È tempo di tirare le fila dell’arco narrativo iniziato nel 2006 con Casinò Royale. A differenza di quanto avvenuto per film con i precedenti attori (Sean Connery, George Lazenby, Roger Moore, Timothy Dalton e Pierce Brosnan), questo ciclo nasce con una sua continuità interna, della quale Spectre del 2015 non aveva chiuso tutti i dettagli.
Per il gran finale vengono quindi radunati intanto i vari i personaggi della saga, la famiglia allargata composta da M (Ralph Fiennes), Moneypenny (Naomie Harris), Q (Ben Whishaw), Bill Tanner (Rory Kinnear), Felix Leiter, Madeleine e, ai quali aggiungere la nuova 007. Ma parte della “famiglia” a loro modo, sono anche i cattivi, ovvero Blofeld e il nuovo antagonista Safin (Rami Malek).
Come spesso capita nelle riunioni di famiglia o nelle rimpatriate tra amici, si rende conto che nonostante la loro durata, non si è riusciti a stare con tutti allo stesso modo. Anche in questo caso, non tutti i personaggi hanno ricevuto un’attenzione proporzionata alla loro importanza nell’economia della storia. Se tutto il “gruppo MI6” ha mantenuto il rilievo che merita, assolutamente sotto tono è l’esplorazione delle motivazioni e delle azioni dell’antagonista, alla cui mancanze nella caratterizzazione attribuisco pari demerito alla sceneggiatura e alla recitazione monocorde di Malek.
I film di Bond sono da sempre storie semplici ma con un intreccio complicato. Questa volta le mancanze della sceneggiatura, frutto di revisioni e riscritture che l’hanno resa pasticciata e con parecchi vicoli ciechi, rendono farraginoso seguire i 163 minuti di un film che poteva e doveva durare almeno 45 minuti in meno. Non solo riducendo la lunghezza estenuante di alcune sequenze, ma anche evitando di aprire riferimenti e sottotrame lasciate penzolare senza scopo.

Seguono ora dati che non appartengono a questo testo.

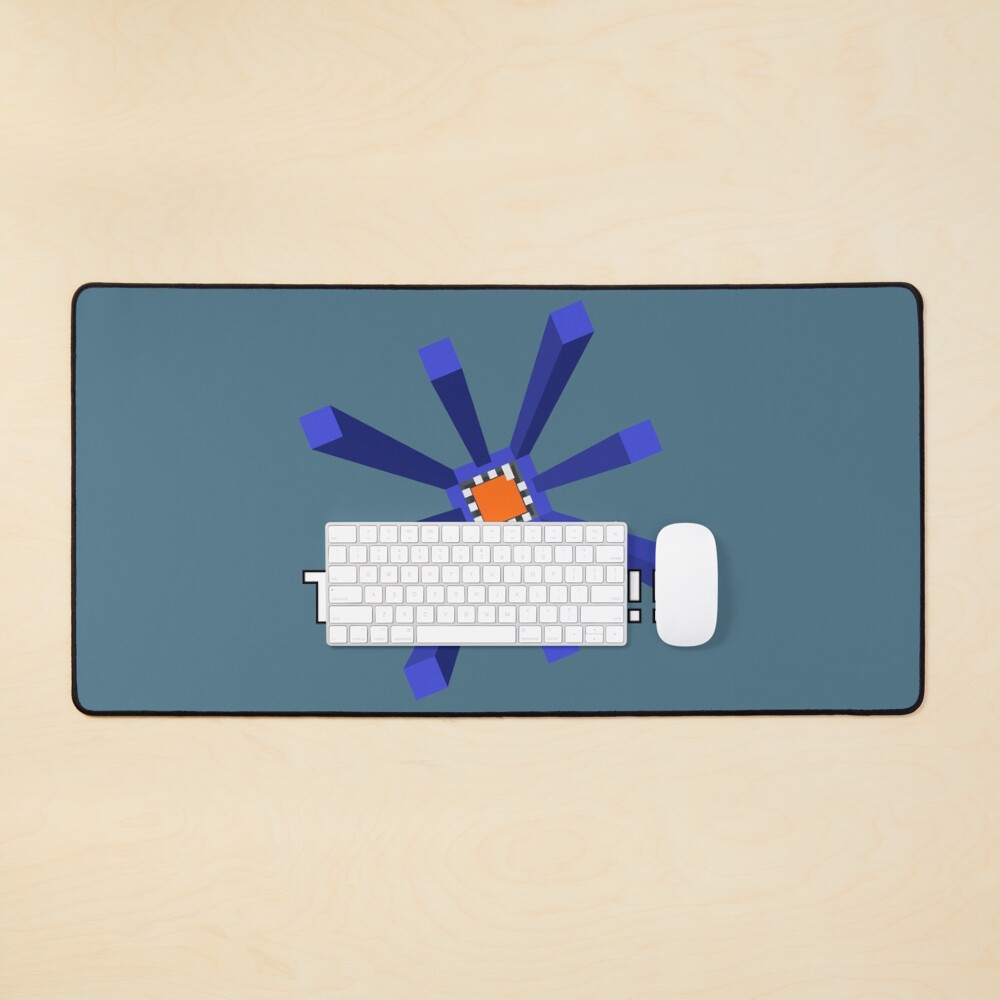 Item preview, Desk Mat designed and sold by Doctacosa.
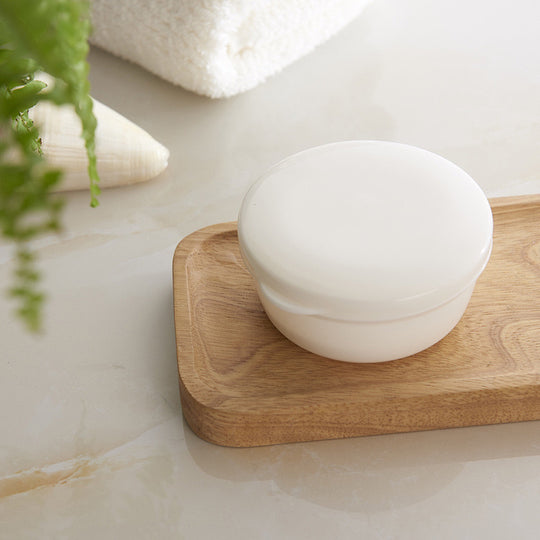 Swift Dry Travel Soap Case - White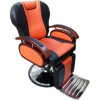 SILLON APOLO TAPIZ NARANJA Y NEGRO - 9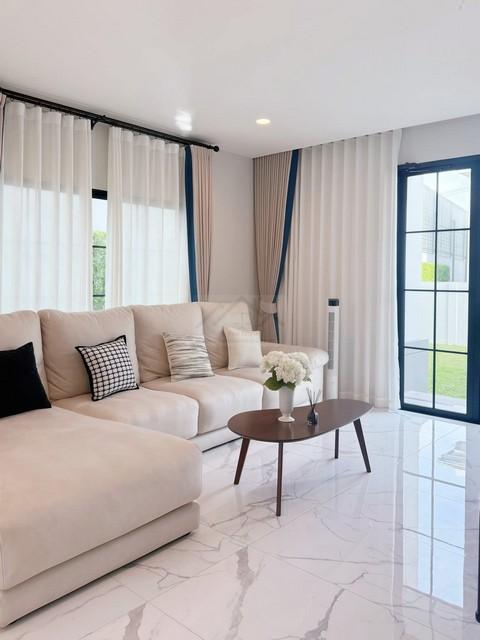 ให้เช่าบ้านเดี่ยวหลังมุม 4 ห้องนอน เศรษฐสิริ เสรีไทย Setthasiri Serithai ใกล้รถไฟฟ้าสายสีชมพู สถานีนพรัตน์ และ Fashion I 3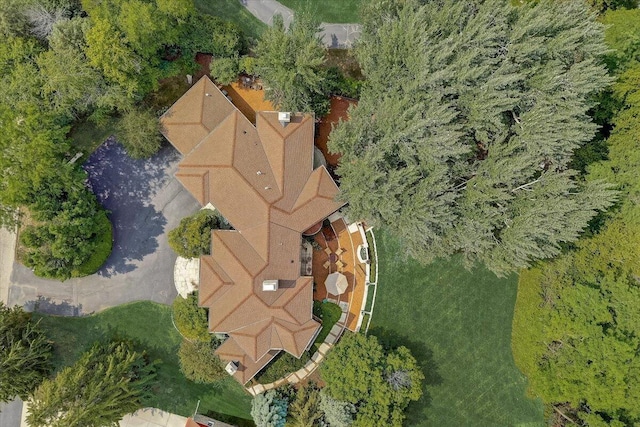 6625 Charles St, Racine, WI 53402 - aerial overview of property's location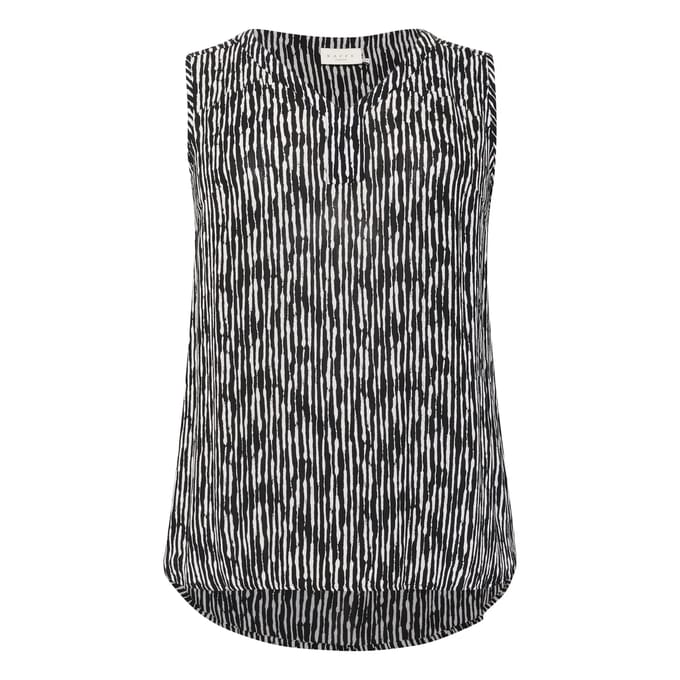 Vrouwenblouse KAFFE Curve KCAmi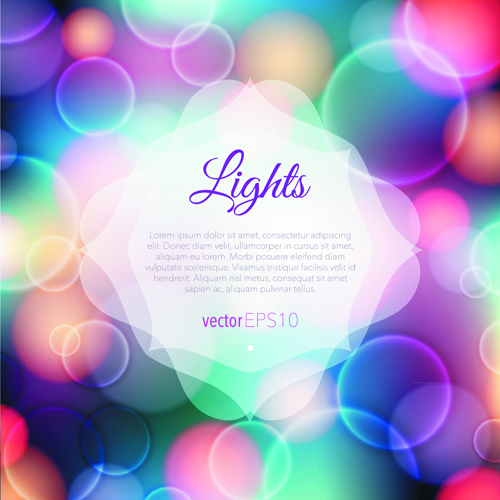 Multicolor halation creative background art 03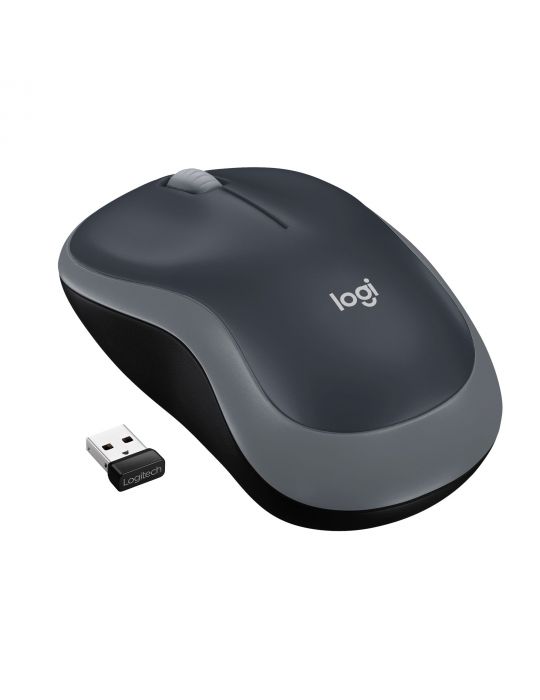 Logitech Wireless Mouse M185 mouse-uri Ambidextru RF fără fir Optice 1000 DPI Logitech - 1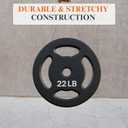 3 x CATIFLIN Elastic String for Bracelets 2 Rolls 1mm 656FT, Stretchy Cord for Beading, Jewelry Making, Pony Beads, Charms, DIY Crafts, Black and White Nylon Thread, Strong Bracelet Supplies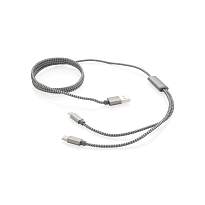 Cablu de incarcare 3 in 1 impletit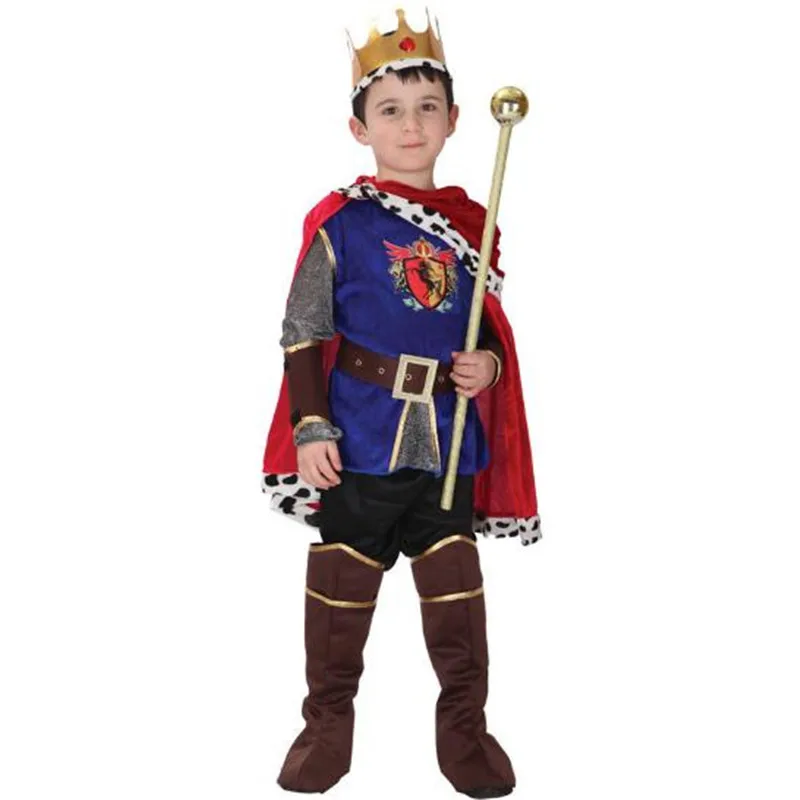 Аниме Хэллоуин Рождество карнавальный детский костюм для сцены косплея принц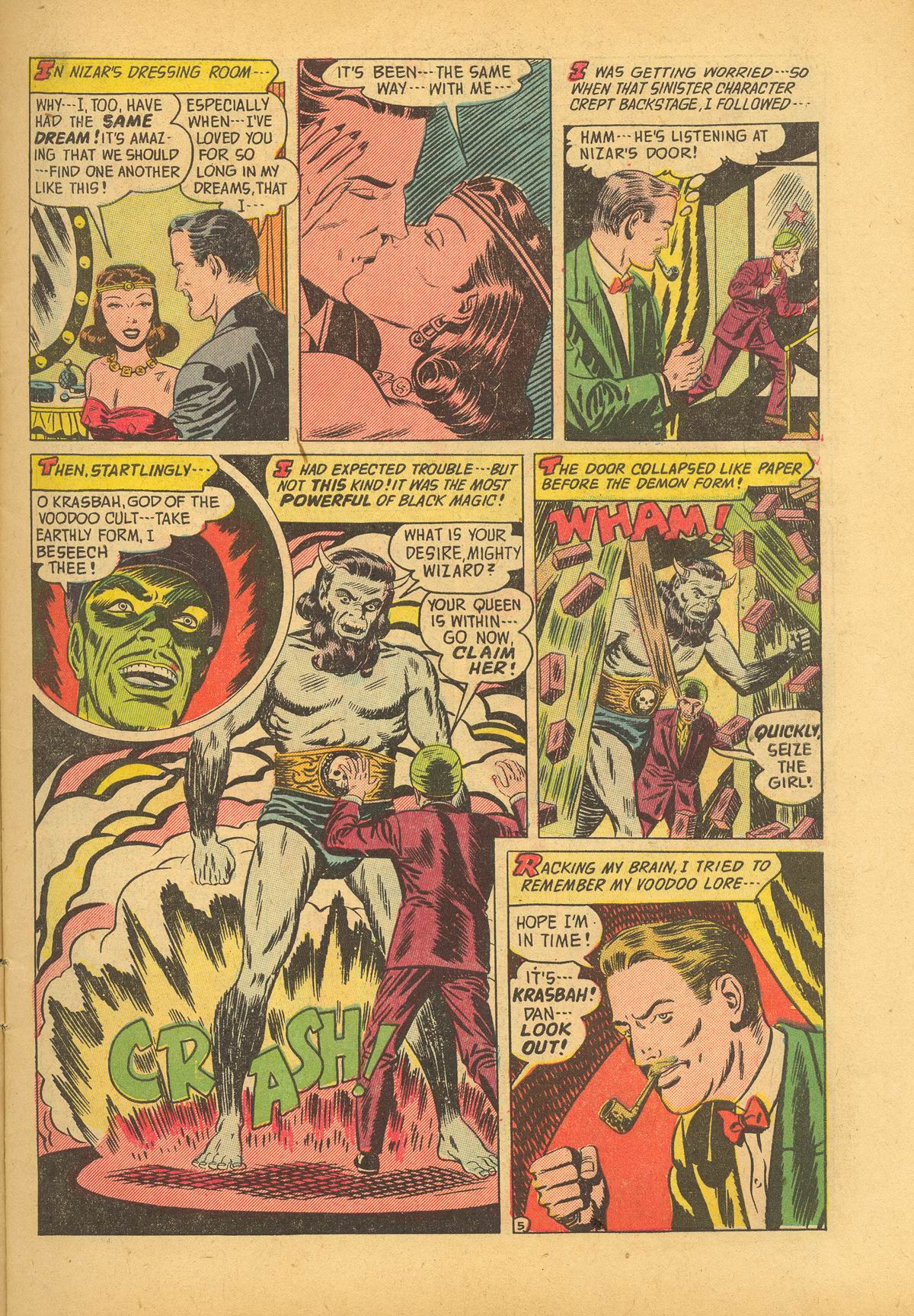 Forbidden Worlds #19 (American Comics Group), page 7. Public domain (US).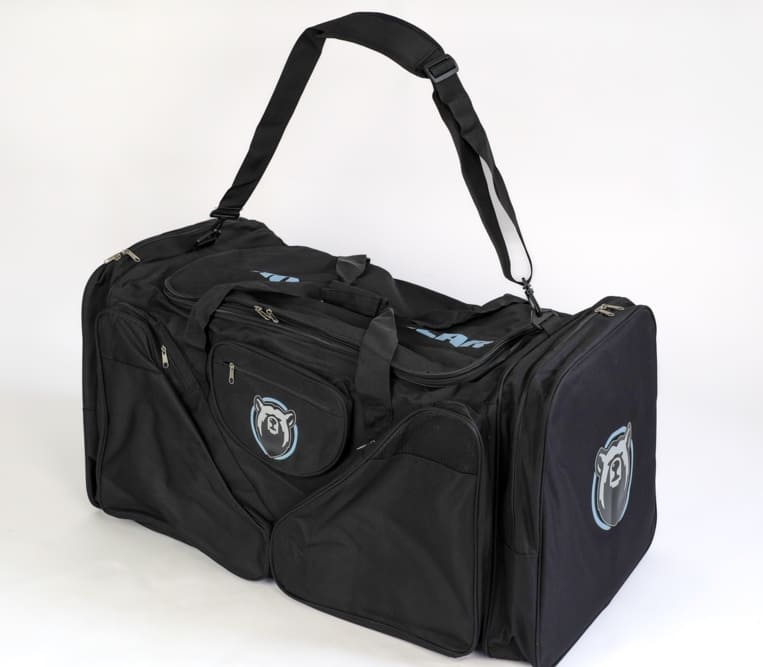 Hokejová taška Hockey Bear Carry Bag Upgraded SR - Černá / Modrá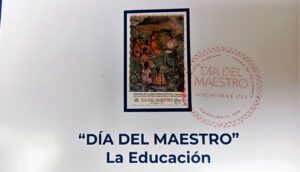 SEG presente en el ceremonial de cancelación de estampilla postal conmemorativa al Día de la Maestra y del Maestro SEG presente en el ceremonial de cancelación de estampilla postal conmemorativa al Día de la Maestra y del Maestro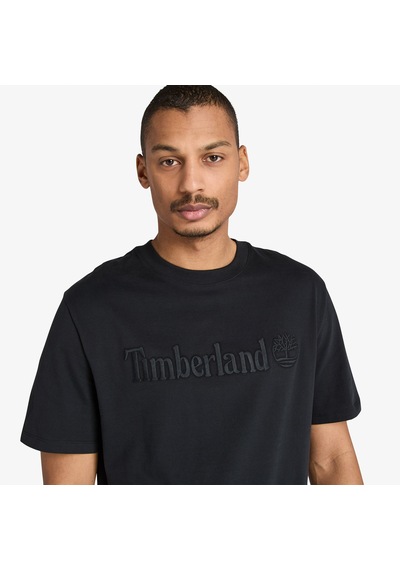 Timberland Hampthon Erkek Siyah T-shirt Tb0a6vpe0011 2800282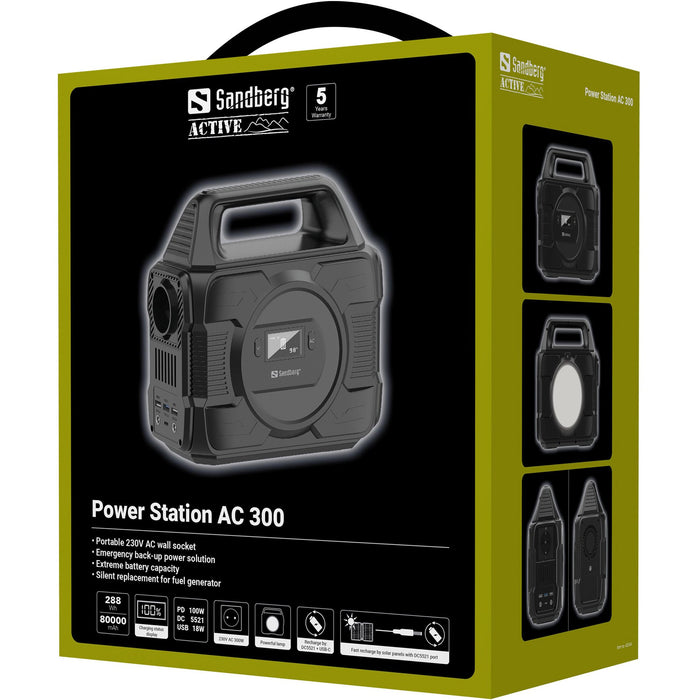 EAN 5705730420849 - Sandberg 420-84 estación de energía portátil 80000 mAh 300 W 3,26 kg imagen 11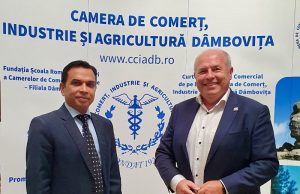 Ambasadorul Pakistanului în România a vizitat Camera de Comerț, Industrie și Agricultură Dâmbovița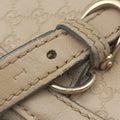 Microguccissima Beige Leather 309617 C015863258マイクログッチシマ ベージュ レザー 309617 C015863258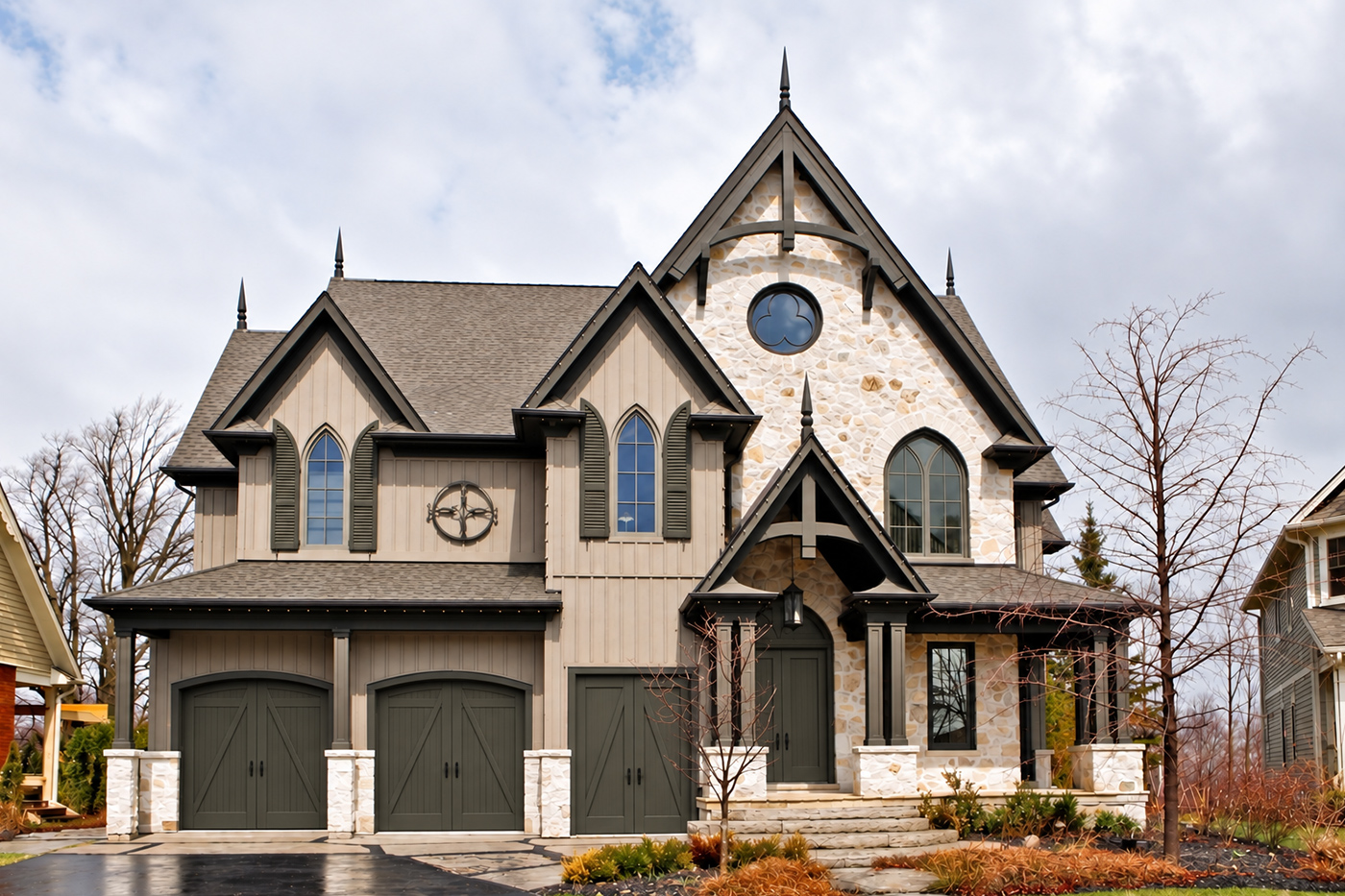 Custom Home by Crystal Homes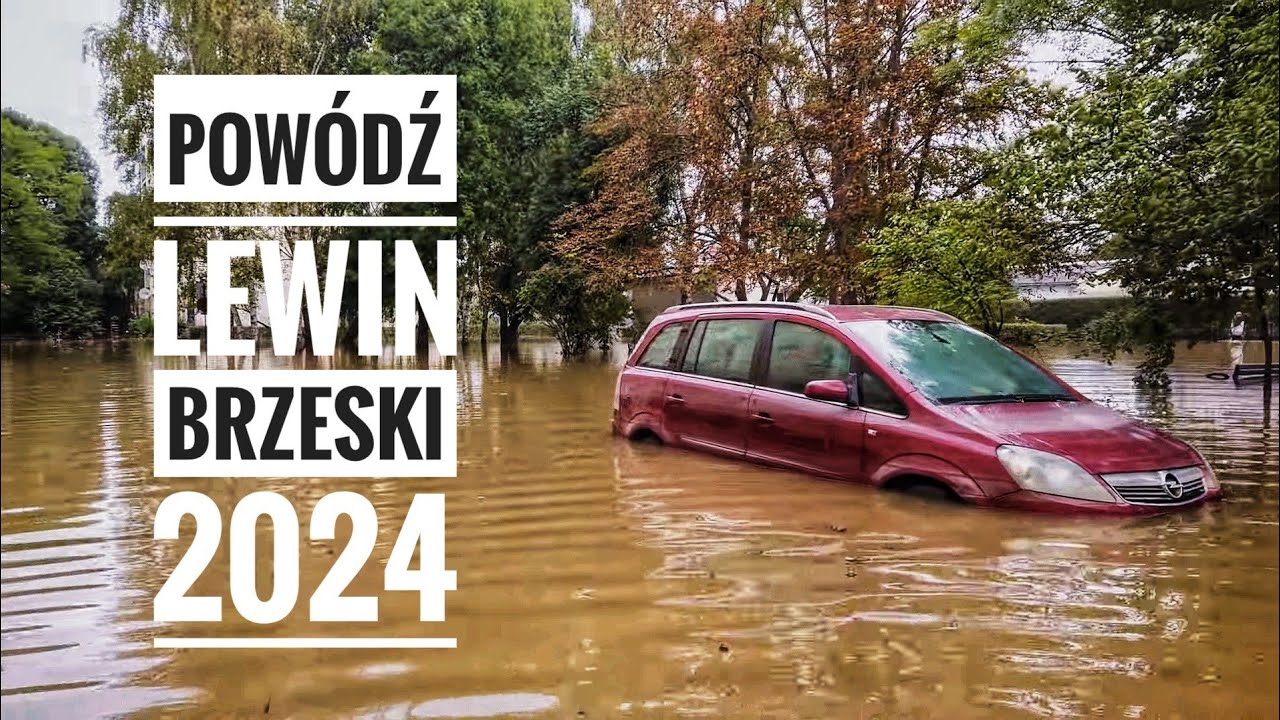 Powódź 2024 - Lewin Brzeski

Nulla da dire con la collezione di momenti iconici. Questo film contiene delle sequenze d’azione che entreranno nei posti più alti della classifica delle migliori scene bondiane: l’inseguimento a Matera, la fuga nei boschi nebbiosi della Norvegia e la “festa” a Cuba tra tutte. Quest’ultima con una strepitosa Ana de Armas, della quale è avvertibile quanto sia sia divertita nella caratterizzazione dell’agente Paloma, un personaggio che avrebbe meritato molto più spazio.
Poi il resto del campionario c’è tutto: pletore di scagnozzi mandati inutilmente al massacro, così convinti di poter fare la differenza da suscitare tenerezza; il killer irriducibile destinato a sopperire solo nello scontro finale; lo scienziato corrotto; vodka martini agitati e non mescolati; belle auto; belle donne; gadget tecnologici di ogni tipo; la base faraonica del cattivo destinata ovviamente a esplodere nel finale.
Tutti gli appassionati di lunga data riconosceranno l’autentico saccheggio compiuto per dare atmosfera a questo film. Dalla base del cattivo, rivista in chiave brutalista, che rifà il verso a quella di Dr. No, il primo film della serie, alla ripresa del tema We have all the time in the world, da uno dei film più sottovalutati della serie, ovvero Al servizio segreto di Sua Maestà. Ma dopo ventiquattro film era difficile non cadere nell’auto citazionismo, per un film che in fondo ha tra uno dei suoi scopi quello di celebrare la fine di un ciclo.
No time to die di Cary Joji Fukunaga è alla fine l’ennesima occasione persa di un ciclo che ha avuto un buon inizio con Casinò Royale, ma che dopo aver raggiunto il suo apice con Skyfall non è riuscito più a mantenersi allo stesso livello.
Chiuso con qualche rimpianto il capitolo Craig, a questo punto è tempo di guardare avanti. È indubbio che, quando si sarà esaurito il ciclo vitale di questo film, prima o poi sapremo come e quando Bond tornerà.